Negative integers are a common source of mistakes. A naive implementation might reverse the digits and compare absolute values, incorrectly treating -121 as a palindrome. However, the minus sign changes the sequence, so the number is not symmetric. The implementation handles this immediately with:

if x < 0:
    return False

This guarantees that all negative inputs are rejected before any further processing.

Numbers Ending in Zero

Numbers like 10, 100, and 120 can cause subtle bugs. Reversing 10 produces 01, which is effectively 1, not 10. A palindrome cannot begin with zero, so any nonzero number ending in zero must be invalid.
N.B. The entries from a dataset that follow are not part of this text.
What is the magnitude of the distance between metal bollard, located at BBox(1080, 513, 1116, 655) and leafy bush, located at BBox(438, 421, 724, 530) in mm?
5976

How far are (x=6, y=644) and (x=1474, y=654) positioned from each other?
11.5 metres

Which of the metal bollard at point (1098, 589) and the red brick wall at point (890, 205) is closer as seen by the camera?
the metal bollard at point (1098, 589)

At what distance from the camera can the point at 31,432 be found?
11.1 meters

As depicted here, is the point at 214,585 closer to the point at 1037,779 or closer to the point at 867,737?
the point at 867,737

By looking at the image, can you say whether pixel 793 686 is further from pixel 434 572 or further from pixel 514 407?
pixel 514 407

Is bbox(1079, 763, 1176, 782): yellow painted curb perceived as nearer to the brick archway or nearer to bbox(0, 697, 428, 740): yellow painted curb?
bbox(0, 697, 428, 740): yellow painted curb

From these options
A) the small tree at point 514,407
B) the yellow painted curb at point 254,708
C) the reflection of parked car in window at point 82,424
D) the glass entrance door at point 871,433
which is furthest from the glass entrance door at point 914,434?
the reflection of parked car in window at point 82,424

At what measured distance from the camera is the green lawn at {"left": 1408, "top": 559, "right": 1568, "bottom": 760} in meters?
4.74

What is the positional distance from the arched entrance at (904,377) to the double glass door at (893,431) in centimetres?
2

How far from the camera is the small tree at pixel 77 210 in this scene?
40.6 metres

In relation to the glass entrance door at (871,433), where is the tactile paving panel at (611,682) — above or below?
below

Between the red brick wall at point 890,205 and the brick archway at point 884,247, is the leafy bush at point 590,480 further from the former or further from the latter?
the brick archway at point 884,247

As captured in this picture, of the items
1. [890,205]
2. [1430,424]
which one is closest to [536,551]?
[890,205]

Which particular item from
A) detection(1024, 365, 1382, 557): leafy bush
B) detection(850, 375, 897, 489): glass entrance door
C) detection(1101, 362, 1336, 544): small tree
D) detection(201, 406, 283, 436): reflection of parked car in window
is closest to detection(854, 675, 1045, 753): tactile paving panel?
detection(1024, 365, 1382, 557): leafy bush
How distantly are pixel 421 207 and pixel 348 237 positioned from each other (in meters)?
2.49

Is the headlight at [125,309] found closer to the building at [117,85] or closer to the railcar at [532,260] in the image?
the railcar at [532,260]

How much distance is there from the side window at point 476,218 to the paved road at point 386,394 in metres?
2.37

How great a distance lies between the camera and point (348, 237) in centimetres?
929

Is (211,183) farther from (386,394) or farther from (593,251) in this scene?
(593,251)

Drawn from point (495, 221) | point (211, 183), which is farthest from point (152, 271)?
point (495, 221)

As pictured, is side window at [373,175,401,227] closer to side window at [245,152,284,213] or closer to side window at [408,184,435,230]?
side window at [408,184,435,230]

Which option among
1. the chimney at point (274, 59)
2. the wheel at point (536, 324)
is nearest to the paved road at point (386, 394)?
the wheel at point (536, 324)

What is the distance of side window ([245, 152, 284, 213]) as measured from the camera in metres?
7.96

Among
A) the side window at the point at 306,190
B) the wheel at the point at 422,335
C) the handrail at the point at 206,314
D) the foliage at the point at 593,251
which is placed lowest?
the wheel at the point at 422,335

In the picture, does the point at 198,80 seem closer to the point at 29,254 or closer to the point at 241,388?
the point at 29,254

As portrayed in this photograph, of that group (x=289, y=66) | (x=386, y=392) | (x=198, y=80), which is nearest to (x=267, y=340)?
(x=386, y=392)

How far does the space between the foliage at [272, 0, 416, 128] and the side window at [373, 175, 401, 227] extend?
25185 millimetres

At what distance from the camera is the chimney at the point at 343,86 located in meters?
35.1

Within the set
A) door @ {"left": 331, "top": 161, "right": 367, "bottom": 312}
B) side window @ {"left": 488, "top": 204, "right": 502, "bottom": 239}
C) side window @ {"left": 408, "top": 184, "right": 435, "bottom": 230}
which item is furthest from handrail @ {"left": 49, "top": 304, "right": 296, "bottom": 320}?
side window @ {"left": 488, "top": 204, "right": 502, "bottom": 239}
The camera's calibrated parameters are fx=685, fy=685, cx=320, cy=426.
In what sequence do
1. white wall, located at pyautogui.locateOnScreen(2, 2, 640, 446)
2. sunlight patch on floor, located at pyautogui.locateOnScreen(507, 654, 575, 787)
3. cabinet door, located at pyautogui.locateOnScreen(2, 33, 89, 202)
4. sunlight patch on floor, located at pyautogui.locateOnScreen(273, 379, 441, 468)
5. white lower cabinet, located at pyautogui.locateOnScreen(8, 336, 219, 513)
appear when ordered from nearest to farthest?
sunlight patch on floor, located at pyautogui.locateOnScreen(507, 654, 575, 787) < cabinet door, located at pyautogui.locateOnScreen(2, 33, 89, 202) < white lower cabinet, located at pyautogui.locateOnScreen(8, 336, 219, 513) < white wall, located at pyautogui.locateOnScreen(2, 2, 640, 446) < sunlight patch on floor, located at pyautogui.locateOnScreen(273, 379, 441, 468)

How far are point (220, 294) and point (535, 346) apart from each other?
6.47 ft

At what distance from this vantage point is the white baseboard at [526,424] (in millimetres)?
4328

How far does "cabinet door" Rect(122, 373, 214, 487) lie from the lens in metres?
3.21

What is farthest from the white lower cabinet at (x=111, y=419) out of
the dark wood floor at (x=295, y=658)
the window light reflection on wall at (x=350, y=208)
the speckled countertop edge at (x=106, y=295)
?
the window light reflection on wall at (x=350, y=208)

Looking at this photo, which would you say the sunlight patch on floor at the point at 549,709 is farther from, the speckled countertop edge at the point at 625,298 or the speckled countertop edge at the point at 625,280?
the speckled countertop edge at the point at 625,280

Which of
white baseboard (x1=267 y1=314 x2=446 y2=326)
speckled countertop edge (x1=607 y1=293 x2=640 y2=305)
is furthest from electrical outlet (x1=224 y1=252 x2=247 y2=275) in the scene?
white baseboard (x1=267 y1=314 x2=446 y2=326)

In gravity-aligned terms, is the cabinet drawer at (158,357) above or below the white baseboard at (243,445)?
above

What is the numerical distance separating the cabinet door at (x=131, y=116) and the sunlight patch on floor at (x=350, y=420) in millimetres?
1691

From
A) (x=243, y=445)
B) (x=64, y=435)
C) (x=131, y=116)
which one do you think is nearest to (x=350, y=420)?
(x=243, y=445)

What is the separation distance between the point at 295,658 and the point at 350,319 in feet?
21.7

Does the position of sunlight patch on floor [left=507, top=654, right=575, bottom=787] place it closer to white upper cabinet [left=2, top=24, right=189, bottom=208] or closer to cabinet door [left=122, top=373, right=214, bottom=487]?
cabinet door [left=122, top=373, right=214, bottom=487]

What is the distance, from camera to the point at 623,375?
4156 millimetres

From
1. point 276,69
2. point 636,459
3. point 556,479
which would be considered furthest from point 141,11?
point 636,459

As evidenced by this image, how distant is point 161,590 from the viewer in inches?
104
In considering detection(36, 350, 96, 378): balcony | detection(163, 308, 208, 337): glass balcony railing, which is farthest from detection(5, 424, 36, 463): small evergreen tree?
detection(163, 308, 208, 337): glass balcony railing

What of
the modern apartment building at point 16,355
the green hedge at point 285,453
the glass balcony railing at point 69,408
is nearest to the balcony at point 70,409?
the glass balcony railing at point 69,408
The implementation explicitly checks:

if x % 10 == 0 and x != 0:
    return False

This correctly allows 0 itself while rejecting all other trailing zero cases.

Odd Length Palindromes

Odd length palindromes contain a middle digit that does not need a matching counterpart. For example:

12321

The center digit 3 can be ignored. A common bug is comparing the two halves directly without removing the middle digit.

The implementation handles this by comparing:

x == reversed_half // 10

Dividing by 10 removes the extra middle digit, allowing odd length palindromes to be recognized correctly.